Ma Yujing, Duan Shaobo, Ren Shanshan, Bu Didi, Li Yahong, Cai Xiguo, Zhang Lianzhong
Henan University People's Hospital, Henan Provincial People's Hospital, Zhengzhou, China.
Department of Health Management, Henan Provincial People's Hospital, Zhengzhou, China.
Front Med (Lausanne). 2024 Nov 19;11:1483291. doi: 10.3389/fmed.2024.1483291. eCollection 2024.
To investigate the ability of ultrasomics to noninvasively predict epidermal growth factor receptor (EGFR) expression status in patients with hepatocellular carcinoma (HCC).
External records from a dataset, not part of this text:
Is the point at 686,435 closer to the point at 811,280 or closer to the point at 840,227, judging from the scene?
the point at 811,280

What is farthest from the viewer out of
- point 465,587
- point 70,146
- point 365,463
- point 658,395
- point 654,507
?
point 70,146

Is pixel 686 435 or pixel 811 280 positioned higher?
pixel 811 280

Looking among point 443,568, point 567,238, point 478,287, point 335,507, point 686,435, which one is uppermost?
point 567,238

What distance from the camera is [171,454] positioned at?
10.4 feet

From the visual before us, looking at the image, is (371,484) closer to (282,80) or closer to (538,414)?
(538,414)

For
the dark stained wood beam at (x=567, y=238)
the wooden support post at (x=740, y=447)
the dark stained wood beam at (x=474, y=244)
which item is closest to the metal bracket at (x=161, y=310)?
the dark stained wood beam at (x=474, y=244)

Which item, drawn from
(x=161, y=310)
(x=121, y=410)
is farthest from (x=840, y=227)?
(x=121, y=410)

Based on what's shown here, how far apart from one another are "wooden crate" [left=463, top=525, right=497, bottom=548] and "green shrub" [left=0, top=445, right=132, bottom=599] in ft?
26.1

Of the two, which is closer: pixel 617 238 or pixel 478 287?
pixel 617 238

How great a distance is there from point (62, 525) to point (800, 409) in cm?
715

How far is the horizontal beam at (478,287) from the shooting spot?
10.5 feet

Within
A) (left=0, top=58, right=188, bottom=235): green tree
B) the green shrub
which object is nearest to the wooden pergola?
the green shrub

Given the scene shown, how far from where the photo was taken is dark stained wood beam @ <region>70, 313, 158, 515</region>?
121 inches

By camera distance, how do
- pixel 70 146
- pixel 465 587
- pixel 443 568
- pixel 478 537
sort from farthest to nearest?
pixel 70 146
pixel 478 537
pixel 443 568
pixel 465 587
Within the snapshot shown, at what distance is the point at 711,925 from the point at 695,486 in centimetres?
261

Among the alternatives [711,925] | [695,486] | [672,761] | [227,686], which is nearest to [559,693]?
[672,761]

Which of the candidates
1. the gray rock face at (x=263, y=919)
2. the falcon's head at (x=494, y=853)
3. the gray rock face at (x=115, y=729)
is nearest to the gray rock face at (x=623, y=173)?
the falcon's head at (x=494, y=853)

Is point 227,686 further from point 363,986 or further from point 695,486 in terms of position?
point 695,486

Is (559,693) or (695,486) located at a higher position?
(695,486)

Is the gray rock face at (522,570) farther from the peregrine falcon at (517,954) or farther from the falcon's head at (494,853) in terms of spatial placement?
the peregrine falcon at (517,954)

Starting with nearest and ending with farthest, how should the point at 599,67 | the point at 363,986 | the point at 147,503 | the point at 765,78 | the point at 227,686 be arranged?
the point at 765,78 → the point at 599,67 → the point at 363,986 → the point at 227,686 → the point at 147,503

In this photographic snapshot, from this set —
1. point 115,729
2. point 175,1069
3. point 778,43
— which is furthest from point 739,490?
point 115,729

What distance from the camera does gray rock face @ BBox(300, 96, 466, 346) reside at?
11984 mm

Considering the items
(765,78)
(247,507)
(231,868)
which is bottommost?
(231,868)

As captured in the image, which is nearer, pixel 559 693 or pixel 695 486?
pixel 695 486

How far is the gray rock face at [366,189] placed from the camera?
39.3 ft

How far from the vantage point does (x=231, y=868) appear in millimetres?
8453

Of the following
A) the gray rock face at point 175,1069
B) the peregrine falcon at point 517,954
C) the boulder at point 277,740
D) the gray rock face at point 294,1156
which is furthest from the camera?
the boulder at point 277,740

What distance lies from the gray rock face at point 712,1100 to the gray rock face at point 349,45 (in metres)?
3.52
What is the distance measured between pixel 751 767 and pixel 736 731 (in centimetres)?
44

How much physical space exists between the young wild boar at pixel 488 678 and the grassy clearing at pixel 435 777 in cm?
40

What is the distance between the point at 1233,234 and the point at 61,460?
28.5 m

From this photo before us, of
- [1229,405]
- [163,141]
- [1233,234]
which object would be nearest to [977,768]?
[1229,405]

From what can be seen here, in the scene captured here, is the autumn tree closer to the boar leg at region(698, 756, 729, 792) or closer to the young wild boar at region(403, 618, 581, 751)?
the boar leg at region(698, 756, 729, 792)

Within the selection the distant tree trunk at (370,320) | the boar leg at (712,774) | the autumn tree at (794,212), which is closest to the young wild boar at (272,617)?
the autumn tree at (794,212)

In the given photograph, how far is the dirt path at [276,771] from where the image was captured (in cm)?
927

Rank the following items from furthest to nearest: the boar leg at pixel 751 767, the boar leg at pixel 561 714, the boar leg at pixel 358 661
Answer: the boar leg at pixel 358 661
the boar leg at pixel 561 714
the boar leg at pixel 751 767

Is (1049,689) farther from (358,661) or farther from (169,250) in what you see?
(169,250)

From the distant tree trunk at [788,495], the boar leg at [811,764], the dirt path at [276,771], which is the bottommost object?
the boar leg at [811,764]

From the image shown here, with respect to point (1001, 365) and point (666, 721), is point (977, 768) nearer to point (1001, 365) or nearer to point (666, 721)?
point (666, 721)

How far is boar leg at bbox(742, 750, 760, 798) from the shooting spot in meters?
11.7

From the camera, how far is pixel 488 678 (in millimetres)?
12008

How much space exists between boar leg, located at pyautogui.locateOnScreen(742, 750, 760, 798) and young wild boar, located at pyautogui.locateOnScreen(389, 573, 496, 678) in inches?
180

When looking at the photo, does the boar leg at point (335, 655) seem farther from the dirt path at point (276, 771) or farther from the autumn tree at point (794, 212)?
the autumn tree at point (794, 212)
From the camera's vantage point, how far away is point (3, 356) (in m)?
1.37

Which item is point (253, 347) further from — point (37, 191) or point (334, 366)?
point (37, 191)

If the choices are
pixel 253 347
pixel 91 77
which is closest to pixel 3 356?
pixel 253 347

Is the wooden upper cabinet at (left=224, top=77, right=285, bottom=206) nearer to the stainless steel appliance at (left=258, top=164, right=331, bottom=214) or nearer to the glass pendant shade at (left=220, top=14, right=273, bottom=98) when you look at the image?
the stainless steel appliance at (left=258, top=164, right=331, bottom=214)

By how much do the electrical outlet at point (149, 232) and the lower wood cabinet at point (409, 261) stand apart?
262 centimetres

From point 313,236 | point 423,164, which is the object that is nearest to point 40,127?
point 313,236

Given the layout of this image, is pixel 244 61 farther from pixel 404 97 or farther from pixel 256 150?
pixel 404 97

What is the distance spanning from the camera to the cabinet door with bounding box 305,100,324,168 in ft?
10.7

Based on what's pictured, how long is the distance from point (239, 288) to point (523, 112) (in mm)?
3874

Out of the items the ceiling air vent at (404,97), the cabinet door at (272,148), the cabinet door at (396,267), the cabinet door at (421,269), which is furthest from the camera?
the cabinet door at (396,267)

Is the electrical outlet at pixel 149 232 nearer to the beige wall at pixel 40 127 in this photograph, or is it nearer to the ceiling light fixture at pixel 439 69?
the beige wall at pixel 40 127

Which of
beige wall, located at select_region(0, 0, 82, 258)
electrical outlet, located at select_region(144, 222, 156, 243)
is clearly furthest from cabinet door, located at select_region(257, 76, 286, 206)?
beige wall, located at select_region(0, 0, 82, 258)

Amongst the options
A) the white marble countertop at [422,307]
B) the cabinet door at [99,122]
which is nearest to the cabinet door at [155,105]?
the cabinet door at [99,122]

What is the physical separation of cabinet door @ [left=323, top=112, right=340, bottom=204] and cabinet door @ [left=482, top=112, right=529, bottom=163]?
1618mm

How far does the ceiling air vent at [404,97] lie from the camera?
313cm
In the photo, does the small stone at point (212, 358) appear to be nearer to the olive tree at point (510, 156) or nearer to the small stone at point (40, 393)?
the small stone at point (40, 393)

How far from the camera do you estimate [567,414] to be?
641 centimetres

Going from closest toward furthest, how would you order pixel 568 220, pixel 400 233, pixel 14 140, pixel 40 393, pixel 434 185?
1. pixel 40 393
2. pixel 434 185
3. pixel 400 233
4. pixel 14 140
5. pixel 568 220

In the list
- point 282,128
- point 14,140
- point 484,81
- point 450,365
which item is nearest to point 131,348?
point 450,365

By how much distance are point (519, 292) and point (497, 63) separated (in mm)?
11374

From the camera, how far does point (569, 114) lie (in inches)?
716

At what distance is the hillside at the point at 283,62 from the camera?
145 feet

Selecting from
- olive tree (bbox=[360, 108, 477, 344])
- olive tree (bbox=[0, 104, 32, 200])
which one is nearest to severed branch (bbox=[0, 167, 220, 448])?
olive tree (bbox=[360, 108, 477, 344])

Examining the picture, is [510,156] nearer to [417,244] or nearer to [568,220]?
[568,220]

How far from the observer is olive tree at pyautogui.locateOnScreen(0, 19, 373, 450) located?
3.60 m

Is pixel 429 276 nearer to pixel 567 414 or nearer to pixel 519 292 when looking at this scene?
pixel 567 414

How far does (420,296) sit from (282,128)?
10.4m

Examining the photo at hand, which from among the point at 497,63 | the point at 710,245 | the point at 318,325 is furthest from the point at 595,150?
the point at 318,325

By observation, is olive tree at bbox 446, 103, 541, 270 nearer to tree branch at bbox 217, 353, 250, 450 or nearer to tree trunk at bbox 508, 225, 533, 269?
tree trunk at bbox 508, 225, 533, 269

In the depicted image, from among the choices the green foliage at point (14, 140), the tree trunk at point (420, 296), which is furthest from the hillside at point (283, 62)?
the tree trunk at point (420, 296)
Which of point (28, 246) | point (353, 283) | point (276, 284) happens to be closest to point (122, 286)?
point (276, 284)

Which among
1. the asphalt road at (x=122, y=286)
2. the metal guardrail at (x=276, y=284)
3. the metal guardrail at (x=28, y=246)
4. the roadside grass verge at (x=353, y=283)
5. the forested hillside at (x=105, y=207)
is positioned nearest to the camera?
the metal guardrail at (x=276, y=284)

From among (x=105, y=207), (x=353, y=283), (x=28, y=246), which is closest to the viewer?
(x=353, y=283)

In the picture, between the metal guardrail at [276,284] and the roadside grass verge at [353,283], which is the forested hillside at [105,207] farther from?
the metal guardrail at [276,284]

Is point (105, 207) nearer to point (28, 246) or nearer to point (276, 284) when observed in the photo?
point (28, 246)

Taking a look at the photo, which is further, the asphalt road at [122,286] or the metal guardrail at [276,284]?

198 HCC patients were comprised in the study ( = 138 in the training dataset and = 60 in the test dataset). EGFR expression was detected by immunohistochemistry. Ultrasomics features from gray-scale ultrasound images were extracted. Intra-class correlation coefficient (ICC) screening, variance filtering, mutual information method, and extreme gradient boosting (XGboost) embedding method were applied for selecting the best features. Random forest (RF), XGBoost, support vector machine (SVM), decision tree (DT), and logistic regression (LR) 5 machine learning algorithms were used to construct clinical models, ultrasomics models, and clinical-ultrasomics combined models, respectively. Area under the receiver operating characteristic curve (AUC), sensitivity, specificity, accuracy, decision curve analysis (DCA), and calibration curve were used to assess the predictive performance of the model.
In 198 patients, high EGFR expression was observed in 100 patients and low EGFR expression was observed in 98 patients. The RF machine learning ultrasomics model was found to perform well, with the AUC of the training and test dataset being 0.929 (95%CI, 0.874-0.966) and 0.807 (95%CI, 0.684-0.897) respectively, the sensitivity being 0.843 and 0.767 respectively, the specificity being 0.857 and 0.800 respectively, and the accuracy being 0.850 and 0.783, respectively. The predictive performance of the combined model established by integrating ultrasomics features and clinical baseline characteristics was improved, with the AUC, sensitivity, specificity, and accuracy of the RF machine learning combined model for the training and test dataset reaching 0.937 (95%CI, 0.884-0.971), 0.822 (95%CI, 0.702-0.909); 0.857, 0.833; 0.857, 0.800; 0.857, 0.817, respectively.
To predict the status of EGFR expression in HCC patients, the ultrasomics model and combined model created by five machine learning algorithms can be utilized as efficient and noninvasive techniques, and the ultrasomics model and combined model established by RF classifier have the best predictive performance.
探讨超声组学对肝细胞癌(HCC)患者表皮生长因子受体(EGFR)表达状态进行无创预测的能力。
本研究纳入198例HCC患者(训练数据集138例,测试数据集60例)。采用免疫组织化学法检测EGFR表达。提取灰阶超声图像的超声组学特征。应用组内相关系数(ICC)筛选、方差过滤、互信息法和极端梯度提升(XGboost)嵌入法选择最佳特征。分别采用随机森林(RF)、XGBoost、支持向量机(SVM)、决策树(DT)和逻辑回归(LR)5种机器学习算法构建临床模型、超声组学模型和临床-超声组学联合模型。采用受试者操作特征曲线下面积(AUC)、灵敏度、特异度、准确度、决策曲线分析(DCA)和校准曲线评估模型的预测性能。
198例患者中,100例EGFR高表达,98例EGFR低表达。发现RF机器学习超声组学模型表现良好,训练数据集和测试数据集的AUC分别为0.929(95%CI,0.874-0.966)和0.807(95%CI,0.684-0.897),灵敏度分别为0.843和0.767,特异度分别为0.857和0.800,准确度分别为0.850和0.783。整合超声组学特征和临床基线特征建立的联合模型的预测性能得到改善,RF机器学习联合模型在训练和测试数据集的AUC、灵敏度、特异度和准确度分别达到0.937(95%CI,0.884-0.971)、0.822(95%CI,0.702-0.909);0.857、0.833;0.857、0.800;0.857、0.817。
为预测HCC患者的EGFR表达状态,由5种机器学习算法创建的超声组学模型和联合模型可作为高效的无创技术,且由RF分类器建立的超声组学模型和联合模型具有最佳的预测性能。